Por vezes um momento é decisivo na vida e não volta mais. Às vezes o momento é a casa que decidimos ter, a vida que decidimos levar ou, como diz o BossAC, em cinco minutos faz-se um filho. Não precisamos de mais de cinco minutos para ver a vida desgraçada: há acidentes que duram segundos e mudam a vida para sempre, seja deixar uma torneira aberta, não usar contraceptivo, parar o carro à beira da estrada ou brincar com fogo. No mais recente caso da Madeleine, quantas vezes acham que os pais já devem ter pensado «Porque raio deixámos os miúdos sozinhos em casa naquele dia?». Se a minha mãe tivesse decidido fazer uma mamografia há muitos anos atrás talvez não tivesse morrido, assim como muitas outras pessoas que fogem do médico a sete pés. Somos desafiados muitas vezes num momento só: uma arma apontada à cabeça, uma pessoa que nos provoca, uma decisão qualquer que temos de tomar em cima da hora. Chama-se impermanência a esta característica da vida, que é mutante, volátil, que se perde e se ganha em minutos, segundos, fracções de segundo. E só acompanhando esse ritmo podemos aprender a viver. Nada fica para sempre no mesmo sítio.

Tuesday, June 12, 2007


A data

Detesto muitas datas instituídas e quase toda a gente que me conhece sabe isso de cor. O Natal e a Páscoa, a passagem do ano e por aí fora. Das poucas datas que aprecio são as dos meus anos e as dos meus amigos. Todavia, das piores datas que recordo são sem dúvida as das mortes das pessoas próximas: a minha mãe e o meu avô. Tristemente sei que não há nada a fazer, não há a hipótese de ignorá-las. Com os anos dilui-se a vontade de «encomendar» missas ou ir pôr flores às campas. Mas com os anos aprende-se a moderar o sofrimento, a fazer o luto da existência que tivemos, a saber gerir quem somos, aceitando-nos, sem arrependimentos pelo meio. Isso significa uma visão libertadora da vida. A culpa, o arrependimento, a frustração de não recuperar momentos perdidos de nada servem se não para aprendermos a continuar.
Dia 11 de Junho de 2001, às 16h20 ou muito próximo disso, estava eu na Clínica de Santo António a observar a minha mãe em agonia. Encontrei-me comigo mesma, completamente sozinha, frente a frente com a morte, e curiosamente, não fugi. Colada ao chão, nem pensava «porquê?», ouvia uma voz dentro de mim que soprava isto «Aprende, amanhã podes ser tu». É estranho, mas a grande maioria das pessoas não dá importância a esta voz.

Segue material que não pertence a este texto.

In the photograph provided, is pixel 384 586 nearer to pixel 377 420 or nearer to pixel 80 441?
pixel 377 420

Ouve tudo menos aquilo que deve. E limita-se a continuar, que é afinal o que toda a gente faz. Tornamo-nos autómatos. Foi a época em que mais precisei de ajuda e não consegui ajudar. E tenho pena, alguns mereceriam mais a minha ajuda, mas eu não estava bem ali, andava a pairar, e muitas das coisas desses primeiros tempos eu já esqueci. Outras não e são muito curiosas: por exemplo, estranhar que se gastasse tanto dinheiro com a comida, que a casa andasse sempre suja mesmo quando eu a limpava, ou mesmo chegar à cozinha para contar alguma coisa à minha mãe, como fazia todos os dias, e ela não estar lá. Também pensava como se sentiria o meu pai, igualmente abandonado em mil afazeres. E pensava «e agora? Se o meu pai morre?». É estúpido porque eu não era nenhuma menina quando isto aconteceu. Tinha 24 anos. Mesmo assim saiu-me o tapete debaixo dos pés. Que burrice não saber sobreviver aos 24 anos!...

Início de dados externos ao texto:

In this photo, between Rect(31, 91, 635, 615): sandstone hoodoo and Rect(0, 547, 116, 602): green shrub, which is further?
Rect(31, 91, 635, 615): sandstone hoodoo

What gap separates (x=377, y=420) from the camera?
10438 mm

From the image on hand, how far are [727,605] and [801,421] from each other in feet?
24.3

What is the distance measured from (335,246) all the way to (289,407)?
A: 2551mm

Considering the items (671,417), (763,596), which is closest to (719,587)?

Cheguei aos 30 anos com uma expectativa muito menos elevada das pessoas e muito mais realista (acho) do mundo. Ainda confio nas pessoas e tenho fé na vida, ainda sou positiva e optimista em muitas aspectos (pelo menos quando me comparo com alguns pessimistas de estirpe), mas sei sempre que a principal mensagem me acompanha todos os dias: acima de tudo defender-me, defender aquilo em que acredito, ter consciência. A consciência é a base da iluminação. Leiam «O Livro Tibetano da Vida e da Morte», de Sogyal Rinpoche, é dos melhores livros que já vi, porque explica a morte e a vida e mesmo para mim, que não acredito na reencarnação, muitas das coisas que ali estão parecem fazer sentido. A acreditar nos meus estados de semi-consciência (os célebres bardos) eu beneficiaria em fazer meditação, conseguiria uma iluminação superior. Por enquanto, só observo e escrevo, só penso e sinto, como todos os outros seres humanos, e os sítios onde chego já não me parecem nenúfares que flutuam, mas estacas seguras.

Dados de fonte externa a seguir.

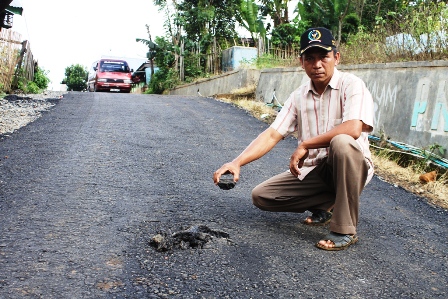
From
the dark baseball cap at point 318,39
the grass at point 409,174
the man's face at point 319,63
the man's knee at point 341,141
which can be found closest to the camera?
the man's knee at point 341,141

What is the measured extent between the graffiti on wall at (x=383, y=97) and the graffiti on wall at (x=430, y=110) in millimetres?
585

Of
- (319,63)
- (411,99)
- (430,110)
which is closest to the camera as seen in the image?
(319,63)

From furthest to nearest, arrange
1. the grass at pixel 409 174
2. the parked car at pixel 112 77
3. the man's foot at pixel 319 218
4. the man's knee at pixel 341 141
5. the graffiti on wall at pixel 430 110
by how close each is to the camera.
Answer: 1. the parked car at pixel 112 77
2. the graffiti on wall at pixel 430 110
3. the grass at pixel 409 174
4. the man's foot at pixel 319 218
5. the man's knee at pixel 341 141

A iluminação de espírito não vem com o tempo nem com a experiência de vida: vem com a consciência. Muitas pessoas atingem estados de iluminação bem cedo, o que segundo os budistas quererá dizer que reencarnaram muitas veze e estão muito mais preparadas para encarar a vida do que a grande maioria das pessoas.
No livro de Sogyal Rinpoche, ele descreve a história curiosa de um dos seus mestres, que chora copiosamente cada vez que há uma passagem de ano. Interrogado do porquê de tal facto ele responde: “ Lembro-me que as pessoas envelhecem e cada vez estão menos preparadas para a morte “. Esta frase indicia um facto curioso: quanto mais nos aproximamos da morte mais a tememos, por isso odiamos tanto envelhecer. Depois há o discurso célebre de que a idade traz não só memórias mas muita maturidade, e não é bem assim. Há muita gente que fica simplesmente onde está a vida toda, tornando-se obtusa e à medida que envelhece o esclarecimento parece fugir das mãos. Portanto, se não é a idade, a passagem do tempo que traz iluminação, o que nos traz iluminação senão a vontade de percorrer o caminho de forma justa e honesta?
Sou daquelas pessoas que acha que nunca é tarde para aprender. Muitas vezes, tarde e a más horas, quando nos apetecia descansar da vida, somos confrontados com um problema que nunca demos conta, uma falha nossa, por vezes grave e temerosa. Se não podemos corrigi-la, podemos alcançá-la, percebê-la, transformá-la. Basta querer. Se me disserem que às vezes é tarde, eu vou concordar. Se me disserem que às vezes as falhas são muitas e já não vamos a tempo de consertar todas, eu vou concordar também. Todavia, nada disso é desculpa para não tentarmos.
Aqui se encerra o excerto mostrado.